By definition, PROs represent health status as reported directly by the patient, without interpretation by a clinician or anyone else2. PROs are collected via questionnaires that elicit information about symptoms, physical functioning and/or health-related quality of life. Here, we first overview the challenges in collecting, analysing and integrating PRO data with other forms of real-world evidence, and then put forward strategic priorities to help address these challenges.

Current challenges in PRO real-world evidence

Advances in health informatics infrastructure and capabilities for analysing complex large data sets bring opportunities to better characterize the experiences of patients during typical care. Historically, most PRO collection has occurred in prospective randomized clinical trials, to inform regulatory decision-making, health technology assessment, reimbursement and clinical practice guidelines. However, in real-world contexts, prospective PRO collection has been limited and fragmented to date, with PROs collected in only 14% (8 out of 57) of recent post-authorization safety studies, consisting largely of one-off registries for post-marketing assessment sponsored by drug manufacturers in specific populations1. Furthermore, secondary sources of real-world data such as electronic health records and insurance claims often do not capture PROs. Even in rare cases when PRO data are collected as a part of routine care delivery, PRO objectives are often not clearly defined, the items collected are not consistent across the same patient group in different regions and the terminologies and timings of assessments are not standardized. This may hinder the integration and interpretation with other data sources, resulting in a missed opportunity for learning more about therapeutic interventions and the overall patient experience3.

Mandated approaches to PRO collection for audit and benchmarking purposes, such as the UK PROMs initiative (see Related links), have been an important first step in attempting to assess patient-centred health gain within the National Health Service in the UK. However, to ensure full integration of PROs, there is a need to improve the efficiency of the data collection, develop guidance on how best to interpret and utilize the data and gain ‘buy in’ from clinicians and patients regarding the added value4. PRO data collected in a real-world setting needs to generate benefits for patients and clinicians for broader benefits to be fully realized3.

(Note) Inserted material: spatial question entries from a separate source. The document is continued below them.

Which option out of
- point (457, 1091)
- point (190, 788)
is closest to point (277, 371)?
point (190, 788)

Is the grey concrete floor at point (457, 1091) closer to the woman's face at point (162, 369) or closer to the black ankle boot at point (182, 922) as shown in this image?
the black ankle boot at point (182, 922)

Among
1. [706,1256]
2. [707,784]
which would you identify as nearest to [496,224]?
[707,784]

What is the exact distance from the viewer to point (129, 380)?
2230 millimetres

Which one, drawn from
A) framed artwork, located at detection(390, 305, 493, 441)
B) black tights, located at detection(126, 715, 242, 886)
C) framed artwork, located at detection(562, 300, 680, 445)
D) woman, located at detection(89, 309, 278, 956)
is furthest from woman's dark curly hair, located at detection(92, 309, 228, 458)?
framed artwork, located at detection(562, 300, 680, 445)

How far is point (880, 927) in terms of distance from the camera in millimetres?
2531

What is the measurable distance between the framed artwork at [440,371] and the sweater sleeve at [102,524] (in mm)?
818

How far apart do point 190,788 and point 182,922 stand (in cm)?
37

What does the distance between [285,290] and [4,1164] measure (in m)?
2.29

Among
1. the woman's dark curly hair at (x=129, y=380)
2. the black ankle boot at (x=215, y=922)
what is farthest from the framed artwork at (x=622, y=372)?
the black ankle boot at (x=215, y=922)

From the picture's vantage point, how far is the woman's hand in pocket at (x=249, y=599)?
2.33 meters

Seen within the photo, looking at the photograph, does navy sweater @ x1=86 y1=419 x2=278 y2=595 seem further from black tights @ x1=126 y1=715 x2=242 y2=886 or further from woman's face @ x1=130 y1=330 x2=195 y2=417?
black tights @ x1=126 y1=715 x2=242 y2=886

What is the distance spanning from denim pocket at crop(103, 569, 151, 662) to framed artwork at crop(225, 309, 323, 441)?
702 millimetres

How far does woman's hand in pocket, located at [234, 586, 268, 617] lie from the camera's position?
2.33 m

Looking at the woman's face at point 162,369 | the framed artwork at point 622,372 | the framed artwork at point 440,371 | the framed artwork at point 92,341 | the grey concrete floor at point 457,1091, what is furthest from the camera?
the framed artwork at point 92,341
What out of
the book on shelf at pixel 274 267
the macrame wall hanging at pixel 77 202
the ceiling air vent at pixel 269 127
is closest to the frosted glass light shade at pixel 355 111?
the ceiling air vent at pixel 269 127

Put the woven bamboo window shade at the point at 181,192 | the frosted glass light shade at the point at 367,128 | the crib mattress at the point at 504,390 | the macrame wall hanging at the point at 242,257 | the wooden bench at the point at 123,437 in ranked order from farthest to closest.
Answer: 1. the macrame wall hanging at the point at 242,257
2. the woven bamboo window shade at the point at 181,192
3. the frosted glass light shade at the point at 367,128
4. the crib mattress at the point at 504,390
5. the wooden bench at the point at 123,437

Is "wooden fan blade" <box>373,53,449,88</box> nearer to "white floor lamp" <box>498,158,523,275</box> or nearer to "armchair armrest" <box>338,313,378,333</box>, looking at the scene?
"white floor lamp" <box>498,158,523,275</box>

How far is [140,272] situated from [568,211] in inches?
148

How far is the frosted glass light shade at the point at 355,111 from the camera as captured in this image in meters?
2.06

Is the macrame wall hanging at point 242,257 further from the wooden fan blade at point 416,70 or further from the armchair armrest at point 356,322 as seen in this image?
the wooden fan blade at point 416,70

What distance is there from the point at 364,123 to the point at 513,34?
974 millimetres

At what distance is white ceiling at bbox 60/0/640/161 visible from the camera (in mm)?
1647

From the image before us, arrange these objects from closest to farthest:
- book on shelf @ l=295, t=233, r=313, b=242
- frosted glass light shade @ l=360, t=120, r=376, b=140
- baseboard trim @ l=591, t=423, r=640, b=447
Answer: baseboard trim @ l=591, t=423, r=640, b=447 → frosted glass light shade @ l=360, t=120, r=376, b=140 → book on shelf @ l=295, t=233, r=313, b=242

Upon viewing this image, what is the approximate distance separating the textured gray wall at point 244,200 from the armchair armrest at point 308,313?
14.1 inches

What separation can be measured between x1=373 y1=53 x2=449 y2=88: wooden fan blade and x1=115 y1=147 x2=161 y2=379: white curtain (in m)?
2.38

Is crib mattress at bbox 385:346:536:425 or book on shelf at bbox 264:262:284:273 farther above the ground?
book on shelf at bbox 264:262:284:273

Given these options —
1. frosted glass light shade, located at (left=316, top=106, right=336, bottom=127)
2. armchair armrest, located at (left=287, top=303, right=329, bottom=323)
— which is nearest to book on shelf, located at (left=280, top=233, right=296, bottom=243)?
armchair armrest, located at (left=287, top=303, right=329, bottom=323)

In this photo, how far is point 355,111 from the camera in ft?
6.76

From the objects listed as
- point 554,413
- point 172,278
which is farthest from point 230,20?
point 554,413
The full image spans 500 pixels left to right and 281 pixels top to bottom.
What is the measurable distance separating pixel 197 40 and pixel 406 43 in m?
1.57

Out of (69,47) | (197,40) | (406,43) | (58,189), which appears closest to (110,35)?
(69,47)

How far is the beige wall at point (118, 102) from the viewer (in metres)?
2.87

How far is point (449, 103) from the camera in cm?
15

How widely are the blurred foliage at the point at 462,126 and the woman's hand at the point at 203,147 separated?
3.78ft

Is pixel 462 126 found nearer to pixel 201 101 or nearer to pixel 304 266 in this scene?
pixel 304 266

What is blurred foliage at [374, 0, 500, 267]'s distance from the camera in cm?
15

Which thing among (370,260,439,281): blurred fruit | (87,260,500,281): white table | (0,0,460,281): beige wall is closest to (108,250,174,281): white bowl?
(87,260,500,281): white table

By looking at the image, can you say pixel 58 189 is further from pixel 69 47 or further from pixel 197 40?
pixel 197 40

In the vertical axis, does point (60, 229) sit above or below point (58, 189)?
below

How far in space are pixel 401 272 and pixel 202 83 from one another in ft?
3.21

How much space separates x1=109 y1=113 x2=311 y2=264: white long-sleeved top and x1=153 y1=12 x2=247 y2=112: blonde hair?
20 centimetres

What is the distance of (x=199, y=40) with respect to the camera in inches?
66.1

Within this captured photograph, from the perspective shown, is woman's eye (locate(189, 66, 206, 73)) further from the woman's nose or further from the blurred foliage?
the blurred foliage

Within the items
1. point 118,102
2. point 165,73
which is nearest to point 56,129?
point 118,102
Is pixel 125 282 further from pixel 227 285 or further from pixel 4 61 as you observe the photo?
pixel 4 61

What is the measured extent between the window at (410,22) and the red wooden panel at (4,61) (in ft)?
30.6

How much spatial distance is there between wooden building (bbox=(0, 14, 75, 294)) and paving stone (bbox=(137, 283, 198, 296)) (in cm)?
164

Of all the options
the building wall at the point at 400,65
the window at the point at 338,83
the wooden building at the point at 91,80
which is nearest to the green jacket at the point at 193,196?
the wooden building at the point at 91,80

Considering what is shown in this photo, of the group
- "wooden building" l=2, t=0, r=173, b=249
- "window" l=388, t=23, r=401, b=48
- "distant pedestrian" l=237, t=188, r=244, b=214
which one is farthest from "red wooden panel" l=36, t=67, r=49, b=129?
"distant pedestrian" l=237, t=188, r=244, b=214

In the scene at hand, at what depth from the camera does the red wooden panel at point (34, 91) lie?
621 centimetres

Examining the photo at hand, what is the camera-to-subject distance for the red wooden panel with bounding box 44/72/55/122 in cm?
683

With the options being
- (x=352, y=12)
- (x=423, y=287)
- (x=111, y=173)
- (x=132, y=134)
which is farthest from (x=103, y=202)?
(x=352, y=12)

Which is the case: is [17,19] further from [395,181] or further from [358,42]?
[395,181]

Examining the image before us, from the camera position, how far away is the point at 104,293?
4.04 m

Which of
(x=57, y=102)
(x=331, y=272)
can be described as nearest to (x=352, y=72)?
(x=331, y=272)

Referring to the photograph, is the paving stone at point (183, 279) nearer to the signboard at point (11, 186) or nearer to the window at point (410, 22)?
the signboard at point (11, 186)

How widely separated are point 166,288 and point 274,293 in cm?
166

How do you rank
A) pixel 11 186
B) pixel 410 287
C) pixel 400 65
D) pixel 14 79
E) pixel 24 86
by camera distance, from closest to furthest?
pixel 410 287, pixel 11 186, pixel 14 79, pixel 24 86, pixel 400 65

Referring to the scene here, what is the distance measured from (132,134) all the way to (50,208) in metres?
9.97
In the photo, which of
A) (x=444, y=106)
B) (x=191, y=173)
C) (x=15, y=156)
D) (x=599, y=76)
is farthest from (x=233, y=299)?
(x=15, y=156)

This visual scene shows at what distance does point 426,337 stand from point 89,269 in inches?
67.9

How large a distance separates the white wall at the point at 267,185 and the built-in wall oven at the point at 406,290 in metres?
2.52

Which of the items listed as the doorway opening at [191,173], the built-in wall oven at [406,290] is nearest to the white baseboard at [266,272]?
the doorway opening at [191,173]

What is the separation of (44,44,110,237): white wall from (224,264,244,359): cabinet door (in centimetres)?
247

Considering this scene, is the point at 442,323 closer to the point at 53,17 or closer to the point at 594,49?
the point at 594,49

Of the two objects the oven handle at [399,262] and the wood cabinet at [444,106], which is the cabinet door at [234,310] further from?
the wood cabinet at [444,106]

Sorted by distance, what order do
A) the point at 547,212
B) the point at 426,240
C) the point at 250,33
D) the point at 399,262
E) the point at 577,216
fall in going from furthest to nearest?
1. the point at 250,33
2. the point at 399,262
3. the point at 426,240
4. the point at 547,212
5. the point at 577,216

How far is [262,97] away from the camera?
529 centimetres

Vision and strategic priorities

Our vision is to ensure high-quality, systematic collection of real-world PRO data that can meaningfully inform patient-centred drug development throughout the product life cycle. The opportunity to benefit patients, health-care professionals and society is substantial. In early phases of development, real-world PRO data can provide evidence of the burden and natural history of disease, supporting the selection of the most appropriate primary and secondary end points for trials. PROs in early access and compassionate use schemes can provide additional complementary insights to the clinical trial data before drug licensing and help protect patient safety with PRO alerts. Once a drug has been licensed, PROs can provide data on long-term tolerability, safety and effectiveness in populations that are more representative than pre-approval trials, affecting clinical decision-making and guideline development, and supporting managed access programmes. For example, for novel drugs, such as advanced therapies, with high up-front costs but long-term treatment effects, demonstration of the lifetime effects of therapy will play an important role in reimbursement. Real-world PRO data can also provide benefits at the individual patient level by enabling real-time symptom monitoring and tailoring of care to individual patient needs3.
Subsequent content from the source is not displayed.